Fleet Financial Group said Thursday that it has completed the integration of its two most recent acquisitions, Shawmut National Corp. and National Westminster Bancorp, while hitting its cost-reduction target of $600 million.

Officials of the Boston-based holding company also said the 18-month post-merger consolidation process ended with less customer attrition than they expected.

Analysts had criticized Fleet for its sluggishness in absorbing Boston- based Shawmut, which it bought in December 1995 for $3.7 billion, and New Jersey-based Natwest, which it acquired in May 1996 for $3.26 billion.

Some worried that with the two megadeals, Fleet might have bitten off more than it could chew. And many institutions have struggled and not always succeeded at integrating the systems and operations of single acquisitions.

"We are happy to report that we have undertaken the conversion with success," said Eugene M. McQuade, vice chairman and chief financial officer.

Fleet said it retained "nearly 100%" of its corporate customers and more than 95% of retail customers. Consultants said it is common for a merging bank to lose 10% of its customers.

Mr. McQuade also said reductions of operating expenses could go as high as $650 million year as branches and other real estate are sold.

Analysts called Thursday's announcement "justifiable bragging," as Fleet is finally beginning to show positive results from the consolidations.

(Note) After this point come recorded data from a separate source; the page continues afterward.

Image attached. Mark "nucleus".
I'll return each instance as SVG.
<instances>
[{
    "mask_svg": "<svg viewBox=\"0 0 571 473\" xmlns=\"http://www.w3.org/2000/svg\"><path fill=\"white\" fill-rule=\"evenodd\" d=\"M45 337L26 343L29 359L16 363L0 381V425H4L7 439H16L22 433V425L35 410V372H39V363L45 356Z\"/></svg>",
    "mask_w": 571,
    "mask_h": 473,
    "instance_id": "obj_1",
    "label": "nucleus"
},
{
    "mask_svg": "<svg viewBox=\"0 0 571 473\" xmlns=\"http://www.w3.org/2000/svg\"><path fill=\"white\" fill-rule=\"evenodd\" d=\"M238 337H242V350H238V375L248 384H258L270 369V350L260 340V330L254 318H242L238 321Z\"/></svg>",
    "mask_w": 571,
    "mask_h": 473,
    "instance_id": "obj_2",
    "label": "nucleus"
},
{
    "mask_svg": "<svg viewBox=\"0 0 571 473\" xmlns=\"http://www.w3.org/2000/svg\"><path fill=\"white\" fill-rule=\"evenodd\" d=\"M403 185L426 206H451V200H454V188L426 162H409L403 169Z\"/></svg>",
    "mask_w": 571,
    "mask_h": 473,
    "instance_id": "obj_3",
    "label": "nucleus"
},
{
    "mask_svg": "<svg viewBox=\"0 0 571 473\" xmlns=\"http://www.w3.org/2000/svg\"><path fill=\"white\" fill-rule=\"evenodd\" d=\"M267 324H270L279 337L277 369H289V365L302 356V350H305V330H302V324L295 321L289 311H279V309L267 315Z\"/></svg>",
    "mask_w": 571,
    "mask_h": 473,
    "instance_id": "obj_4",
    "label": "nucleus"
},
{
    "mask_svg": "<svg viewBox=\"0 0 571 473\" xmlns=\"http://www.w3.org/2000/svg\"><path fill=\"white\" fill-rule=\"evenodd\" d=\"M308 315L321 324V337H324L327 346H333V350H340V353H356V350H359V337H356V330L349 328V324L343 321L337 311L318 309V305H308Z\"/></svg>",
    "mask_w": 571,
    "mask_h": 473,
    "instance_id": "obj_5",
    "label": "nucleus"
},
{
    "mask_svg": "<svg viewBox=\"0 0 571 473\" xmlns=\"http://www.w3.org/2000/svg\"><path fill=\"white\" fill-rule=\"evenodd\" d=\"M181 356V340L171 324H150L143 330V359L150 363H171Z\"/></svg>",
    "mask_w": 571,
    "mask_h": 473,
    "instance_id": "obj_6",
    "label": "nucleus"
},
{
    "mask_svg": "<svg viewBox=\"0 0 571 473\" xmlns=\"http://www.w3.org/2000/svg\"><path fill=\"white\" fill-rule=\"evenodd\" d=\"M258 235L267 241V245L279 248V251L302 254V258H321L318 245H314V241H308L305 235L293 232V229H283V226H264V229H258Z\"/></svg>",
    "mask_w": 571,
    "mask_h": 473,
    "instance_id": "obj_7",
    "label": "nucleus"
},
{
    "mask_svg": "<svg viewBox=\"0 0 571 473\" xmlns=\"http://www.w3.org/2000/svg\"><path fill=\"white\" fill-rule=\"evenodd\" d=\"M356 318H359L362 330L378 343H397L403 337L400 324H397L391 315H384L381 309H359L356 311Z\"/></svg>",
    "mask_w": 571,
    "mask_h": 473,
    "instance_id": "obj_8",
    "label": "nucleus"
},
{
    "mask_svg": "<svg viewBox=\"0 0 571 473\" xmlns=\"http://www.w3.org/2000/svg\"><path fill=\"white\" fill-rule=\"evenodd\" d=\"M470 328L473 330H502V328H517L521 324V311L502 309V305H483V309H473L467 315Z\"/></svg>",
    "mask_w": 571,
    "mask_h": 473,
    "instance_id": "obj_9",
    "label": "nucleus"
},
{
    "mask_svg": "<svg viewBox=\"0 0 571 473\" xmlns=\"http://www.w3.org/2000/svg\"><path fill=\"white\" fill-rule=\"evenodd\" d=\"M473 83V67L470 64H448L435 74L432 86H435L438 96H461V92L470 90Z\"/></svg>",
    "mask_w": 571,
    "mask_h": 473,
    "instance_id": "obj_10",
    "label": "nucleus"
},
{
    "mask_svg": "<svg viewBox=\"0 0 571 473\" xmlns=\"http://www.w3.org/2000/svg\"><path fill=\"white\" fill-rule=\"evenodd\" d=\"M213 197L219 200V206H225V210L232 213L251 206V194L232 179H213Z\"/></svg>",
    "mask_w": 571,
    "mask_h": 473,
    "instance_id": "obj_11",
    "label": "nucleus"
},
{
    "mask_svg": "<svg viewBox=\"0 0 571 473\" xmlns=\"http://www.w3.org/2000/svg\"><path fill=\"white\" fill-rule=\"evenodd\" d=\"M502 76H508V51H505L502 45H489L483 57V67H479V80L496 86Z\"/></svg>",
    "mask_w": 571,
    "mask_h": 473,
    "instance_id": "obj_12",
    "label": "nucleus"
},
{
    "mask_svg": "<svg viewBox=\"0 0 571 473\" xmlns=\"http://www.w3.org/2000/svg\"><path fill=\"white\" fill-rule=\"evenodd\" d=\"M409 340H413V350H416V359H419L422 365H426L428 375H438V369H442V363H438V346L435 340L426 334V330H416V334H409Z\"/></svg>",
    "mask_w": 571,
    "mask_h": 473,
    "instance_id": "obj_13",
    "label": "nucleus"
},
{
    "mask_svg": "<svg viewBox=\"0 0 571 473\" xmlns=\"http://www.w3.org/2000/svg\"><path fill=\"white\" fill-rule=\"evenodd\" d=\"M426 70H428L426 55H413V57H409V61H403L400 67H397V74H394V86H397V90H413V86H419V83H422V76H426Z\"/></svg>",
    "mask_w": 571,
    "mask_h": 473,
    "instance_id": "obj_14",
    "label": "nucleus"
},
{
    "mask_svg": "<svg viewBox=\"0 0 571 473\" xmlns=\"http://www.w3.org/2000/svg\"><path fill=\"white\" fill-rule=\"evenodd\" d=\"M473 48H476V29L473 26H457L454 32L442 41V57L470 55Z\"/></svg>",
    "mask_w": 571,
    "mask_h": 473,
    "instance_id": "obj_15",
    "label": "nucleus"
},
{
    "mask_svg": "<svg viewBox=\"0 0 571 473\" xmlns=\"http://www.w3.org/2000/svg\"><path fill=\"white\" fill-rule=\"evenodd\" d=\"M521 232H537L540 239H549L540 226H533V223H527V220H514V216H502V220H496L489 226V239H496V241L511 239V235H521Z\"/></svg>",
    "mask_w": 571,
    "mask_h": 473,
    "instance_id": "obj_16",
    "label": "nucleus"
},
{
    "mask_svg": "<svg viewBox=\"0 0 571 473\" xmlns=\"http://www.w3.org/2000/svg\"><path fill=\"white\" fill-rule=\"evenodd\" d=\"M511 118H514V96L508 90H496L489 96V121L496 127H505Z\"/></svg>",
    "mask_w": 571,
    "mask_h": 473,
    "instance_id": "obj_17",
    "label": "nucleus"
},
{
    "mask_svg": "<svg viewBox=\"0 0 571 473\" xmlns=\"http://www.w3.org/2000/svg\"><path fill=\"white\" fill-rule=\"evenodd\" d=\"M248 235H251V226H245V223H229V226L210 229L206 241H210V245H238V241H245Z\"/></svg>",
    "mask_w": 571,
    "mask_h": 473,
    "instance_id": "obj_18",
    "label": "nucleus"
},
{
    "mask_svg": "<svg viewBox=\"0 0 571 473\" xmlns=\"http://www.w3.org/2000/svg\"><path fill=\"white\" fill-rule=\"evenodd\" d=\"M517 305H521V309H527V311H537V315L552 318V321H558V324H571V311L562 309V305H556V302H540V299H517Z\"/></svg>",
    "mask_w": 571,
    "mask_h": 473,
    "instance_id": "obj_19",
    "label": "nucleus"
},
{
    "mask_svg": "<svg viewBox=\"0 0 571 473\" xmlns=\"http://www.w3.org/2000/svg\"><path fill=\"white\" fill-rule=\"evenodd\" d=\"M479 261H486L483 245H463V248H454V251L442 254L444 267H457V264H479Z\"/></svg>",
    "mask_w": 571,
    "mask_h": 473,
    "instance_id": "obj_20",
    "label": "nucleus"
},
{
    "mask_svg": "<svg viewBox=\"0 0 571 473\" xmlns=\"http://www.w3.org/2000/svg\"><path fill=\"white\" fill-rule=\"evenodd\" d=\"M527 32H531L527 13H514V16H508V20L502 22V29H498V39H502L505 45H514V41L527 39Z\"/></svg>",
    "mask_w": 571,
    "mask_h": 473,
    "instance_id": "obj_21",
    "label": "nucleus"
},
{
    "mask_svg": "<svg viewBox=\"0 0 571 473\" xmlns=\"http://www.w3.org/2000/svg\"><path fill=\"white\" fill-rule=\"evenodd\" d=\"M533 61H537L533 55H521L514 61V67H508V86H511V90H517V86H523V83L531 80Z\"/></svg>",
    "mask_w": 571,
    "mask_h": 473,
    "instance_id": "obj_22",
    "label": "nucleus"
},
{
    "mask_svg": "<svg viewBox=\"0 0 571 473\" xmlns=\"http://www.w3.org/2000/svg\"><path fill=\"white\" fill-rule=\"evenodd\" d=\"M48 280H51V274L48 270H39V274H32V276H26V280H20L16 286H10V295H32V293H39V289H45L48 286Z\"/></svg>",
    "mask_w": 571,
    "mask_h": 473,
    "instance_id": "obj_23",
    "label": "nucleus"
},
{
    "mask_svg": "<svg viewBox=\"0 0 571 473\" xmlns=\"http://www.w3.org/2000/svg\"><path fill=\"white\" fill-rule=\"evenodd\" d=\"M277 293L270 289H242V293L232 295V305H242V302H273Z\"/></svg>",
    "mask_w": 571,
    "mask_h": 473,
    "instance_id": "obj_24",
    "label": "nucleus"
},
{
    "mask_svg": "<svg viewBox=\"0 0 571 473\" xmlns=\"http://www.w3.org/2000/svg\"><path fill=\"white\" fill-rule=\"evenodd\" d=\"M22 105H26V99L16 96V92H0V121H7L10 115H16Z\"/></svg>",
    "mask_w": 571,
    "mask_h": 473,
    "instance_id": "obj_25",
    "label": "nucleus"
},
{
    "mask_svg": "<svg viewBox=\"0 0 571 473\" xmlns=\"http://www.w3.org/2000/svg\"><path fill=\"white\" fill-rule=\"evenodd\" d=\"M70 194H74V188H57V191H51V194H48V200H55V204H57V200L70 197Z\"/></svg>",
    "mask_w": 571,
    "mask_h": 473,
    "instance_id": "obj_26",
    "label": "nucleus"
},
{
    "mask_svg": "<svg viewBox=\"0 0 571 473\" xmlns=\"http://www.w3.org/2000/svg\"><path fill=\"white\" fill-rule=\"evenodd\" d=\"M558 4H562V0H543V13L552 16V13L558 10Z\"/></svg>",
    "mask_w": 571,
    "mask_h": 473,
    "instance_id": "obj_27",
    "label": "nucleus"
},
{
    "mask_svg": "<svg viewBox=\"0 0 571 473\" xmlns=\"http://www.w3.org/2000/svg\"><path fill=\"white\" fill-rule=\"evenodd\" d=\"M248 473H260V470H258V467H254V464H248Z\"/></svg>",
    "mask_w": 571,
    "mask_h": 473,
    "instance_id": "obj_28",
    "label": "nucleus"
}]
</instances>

"We had not been recommending Fleet for some time because we believed their integration was not on schedule and there was a lack of revenue growth," said Michael Mayo, an analyst at Credit Suisse First Boston, who just upgraded his Fleet rating to "buy" from "hold."

But Mr. Mayo said times have changed. "Management has said that the company will now focus on revenue growth and the quality of earnings," he said. "The cloud that had been hanging over Fleet is gone."

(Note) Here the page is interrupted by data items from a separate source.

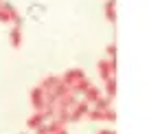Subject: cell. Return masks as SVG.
Masks as SVG:
<instances>
[{
  "instance_id": "1",
  "label": "cell",
  "mask_w": 149,
  "mask_h": 134,
  "mask_svg": "<svg viewBox=\"0 0 149 134\" xmlns=\"http://www.w3.org/2000/svg\"><path fill=\"white\" fill-rule=\"evenodd\" d=\"M0 22L2 24H22V13L18 11V7L0 0Z\"/></svg>"
},
{
  "instance_id": "19",
  "label": "cell",
  "mask_w": 149,
  "mask_h": 134,
  "mask_svg": "<svg viewBox=\"0 0 149 134\" xmlns=\"http://www.w3.org/2000/svg\"><path fill=\"white\" fill-rule=\"evenodd\" d=\"M97 134H116L114 130H97Z\"/></svg>"
},
{
  "instance_id": "7",
  "label": "cell",
  "mask_w": 149,
  "mask_h": 134,
  "mask_svg": "<svg viewBox=\"0 0 149 134\" xmlns=\"http://www.w3.org/2000/svg\"><path fill=\"white\" fill-rule=\"evenodd\" d=\"M101 95H103V90H101V88H97L94 83H90V86H88V90L84 93V99L90 103V106H92V103L97 101V99L101 97Z\"/></svg>"
},
{
  "instance_id": "6",
  "label": "cell",
  "mask_w": 149,
  "mask_h": 134,
  "mask_svg": "<svg viewBox=\"0 0 149 134\" xmlns=\"http://www.w3.org/2000/svg\"><path fill=\"white\" fill-rule=\"evenodd\" d=\"M97 70H99V77L105 81V79H110V77H116V75L112 73V66H110V60H99L97 62Z\"/></svg>"
},
{
  "instance_id": "14",
  "label": "cell",
  "mask_w": 149,
  "mask_h": 134,
  "mask_svg": "<svg viewBox=\"0 0 149 134\" xmlns=\"http://www.w3.org/2000/svg\"><path fill=\"white\" fill-rule=\"evenodd\" d=\"M57 81H59V77H57V75H46V77H44V79H42V81L37 83V86L42 88V90H51V88H53V86H55V83H57Z\"/></svg>"
},
{
  "instance_id": "5",
  "label": "cell",
  "mask_w": 149,
  "mask_h": 134,
  "mask_svg": "<svg viewBox=\"0 0 149 134\" xmlns=\"http://www.w3.org/2000/svg\"><path fill=\"white\" fill-rule=\"evenodd\" d=\"M22 40H24V35H22V24H13V27L9 29V44L13 48H20L22 46Z\"/></svg>"
},
{
  "instance_id": "11",
  "label": "cell",
  "mask_w": 149,
  "mask_h": 134,
  "mask_svg": "<svg viewBox=\"0 0 149 134\" xmlns=\"http://www.w3.org/2000/svg\"><path fill=\"white\" fill-rule=\"evenodd\" d=\"M42 123H44L42 112H40V110H35V112H33V114L26 119V130H35L37 125H42Z\"/></svg>"
},
{
  "instance_id": "17",
  "label": "cell",
  "mask_w": 149,
  "mask_h": 134,
  "mask_svg": "<svg viewBox=\"0 0 149 134\" xmlns=\"http://www.w3.org/2000/svg\"><path fill=\"white\" fill-rule=\"evenodd\" d=\"M105 55H107V60H116V44H107Z\"/></svg>"
},
{
  "instance_id": "15",
  "label": "cell",
  "mask_w": 149,
  "mask_h": 134,
  "mask_svg": "<svg viewBox=\"0 0 149 134\" xmlns=\"http://www.w3.org/2000/svg\"><path fill=\"white\" fill-rule=\"evenodd\" d=\"M92 106H94V108H99V110H105V108H110V106H112V99H107L105 95H101V97H99L97 101L92 103Z\"/></svg>"
},
{
  "instance_id": "12",
  "label": "cell",
  "mask_w": 149,
  "mask_h": 134,
  "mask_svg": "<svg viewBox=\"0 0 149 134\" xmlns=\"http://www.w3.org/2000/svg\"><path fill=\"white\" fill-rule=\"evenodd\" d=\"M90 83H92V81H90L88 77H84V79H79L77 83H72V86H70V93H74V95H84L86 90H88Z\"/></svg>"
},
{
  "instance_id": "10",
  "label": "cell",
  "mask_w": 149,
  "mask_h": 134,
  "mask_svg": "<svg viewBox=\"0 0 149 134\" xmlns=\"http://www.w3.org/2000/svg\"><path fill=\"white\" fill-rule=\"evenodd\" d=\"M77 101V95L74 93H68V95H64V97H59L57 99V103H55V108H72V103Z\"/></svg>"
},
{
  "instance_id": "18",
  "label": "cell",
  "mask_w": 149,
  "mask_h": 134,
  "mask_svg": "<svg viewBox=\"0 0 149 134\" xmlns=\"http://www.w3.org/2000/svg\"><path fill=\"white\" fill-rule=\"evenodd\" d=\"M35 134H51V130H48V123L44 121L42 125H37L35 128Z\"/></svg>"
},
{
  "instance_id": "3",
  "label": "cell",
  "mask_w": 149,
  "mask_h": 134,
  "mask_svg": "<svg viewBox=\"0 0 149 134\" xmlns=\"http://www.w3.org/2000/svg\"><path fill=\"white\" fill-rule=\"evenodd\" d=\"M84 77H86V70L79 68V66H72V68H66V70H64L61 81L68 83V86H72V83H77L79 79H84Z\"/></svg>"
},
{
  "instance_id": "4",
  "label": "cell",
  "mask_w": 149,
  "mask_h": 134,
  "mask_svg": "<svg viewBox=\"0 0 149 134\" xmlns=\"http://www.w3.org/2000/svg\"><path fill=\"white\" fill-rule=\"evenodd\" d=\"M29 101H31L33 110H42V108H44V90L40 86L31 88V93H29Z\"/></svg>"
},
{
  "instance_id": "9",
  "label": "cell",
  "mask_w": 149,
  "mask_h": 134,
  "mask_svg": "<svg viewBox=\"0 0 149 134\" xmlns=\"http://www.w3.org/2000/svg\"><path fill=\"white\" fill-rule=\"evenodd\" d=\"M105 20L107 22H116V0H105Z\"/></svg>"
},
{
  "instance_id": "8",
  "label": "cell",
  "mask_w": 149,
  "mask_h": 134,
  "mask_svg": "<svg viewBox=\"0 0 149 134\" xmlns=\"http://www.w3.org/2000/svg\"><path fill=\"white\" fill-rule=\"evenodd\" d=\"M105 86H103V95H105L107 99H112L114 101V97H116V77H110V79H105Z\"/></svg>"
},
{
  "instance_id": "13",
  "label": "cell",
  "mask_w": 149,
  "mask_h": 134,
  "mask_svg": "<svg viewBox=\"0 0 149 134\" xmlns=\"http://www.w3.org/2000/svg\"><path fill=\"white\" fill-rule=\"evenodd\" d=\"M53 119H57L61 125H68L70 123V110L68 108H55V116Z\"/></svg>"
},
{
  "instance_id": "21",
  "label": "cell",
  "mask_w": 149,
  "mask_h": 134,
  "mask_svg": "<svg viewBox=\"0 0 149 134\" xmlns=\"http://www.w3.org/2000/svg\"><path fill=\"white\" fill-rule=\"evenodd\" d=\"M22 134H29V132H22Z\"/></svg>"
},
{
  "instance_id": "2",
  "label": "cell",
  "mask_w": 149,
  "mask_h": 134,
  "mask_svg": "<svg viewBox=\"0 0 149 134\" xmlns=\"http://www.w3.org/2000/svg\"><path fill=\"white\" fill-rule=\"evenodd\" d=\"M88 110H90V103L86 99H77L72 103V108H70V123H79L81 119H86Z\"/></svg>"
},
{
  "instance_id": "20",
  "label": "cell",
  "mask_w": 149,
  "mask_h": 134,
  "mask_svg": "<svg viewBox=\"0 0 149 134\" xmlns=\"http://www.w3.org/2000/svg\"><path fill=\"white\" fill-rule=\"evenodd\" d=\"M51 134H68V130H66V128H61V130H57V132H51Z\"/></svg>"
},
{
  "instance_id": "16",
  "label": "cell",
  "mask_w": 149,
  "mask_h": 134,
  "mask_svg": "<svg viewBox=\"0 0 149 134\" xmlns=\"http://www.w3.org/2000/svg\"><path fill=\"white\" fill-rule=\"evenodd\" d=\"M103 121H107V123H116V112H114L112 106L103 110Z\"/></svg>"
}]
</instances>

Indeed, Mr. McQuade said "we are focusing on making sure the revenue engine is running at full RPM."

Fleet's final major conversion task, the combination of 40 computer systems that handled Natwest's deposit accounts in New Jersey, was completed last weekend.

During the course of the integration, the bank combined 707 different computer systems into one. It combined 564 branches and 1,236 automated teller machines with existing Fleet systems. And it converted 4.4 million deposit accounts and 3.6 million customers.

Fleet will now put its single operating platform to work to improve customer service, speed product development, and enhance revenues, said Michael Zucchini, vice chairman and chief technology officer.

"What we have done is fairly unique," said Mr. Zucchini. "Now you can walk into any one of our 1,200 branches and have the same experience."

A single computer platform will allow Fleet to market its set of products in a consistent way to customers throughout its branch system, he explained.

"It reduces our expense base, makes training easier, and improves efficiency," said Mr. Zucchini.

Consultants agreed, saying a unified computer platform can cut a bank's operating expenses by 15% to 20%.

"The ability to recognize customers systemwide becomes a significant competitive advantage," said Robert Zizka, managing vice president at First Manhattan Consulting Group. "This will position Fleet very well for revenue growth."

As a result of the mergers, Fleet has doubled its asset size, to $81.7 billion, and increased its branch network to 1,200 offices, spread from New England to the New York metropolitan area.

Fleet's stock price was down 81 cents Thursday amid a general banking selloff, to $64.187.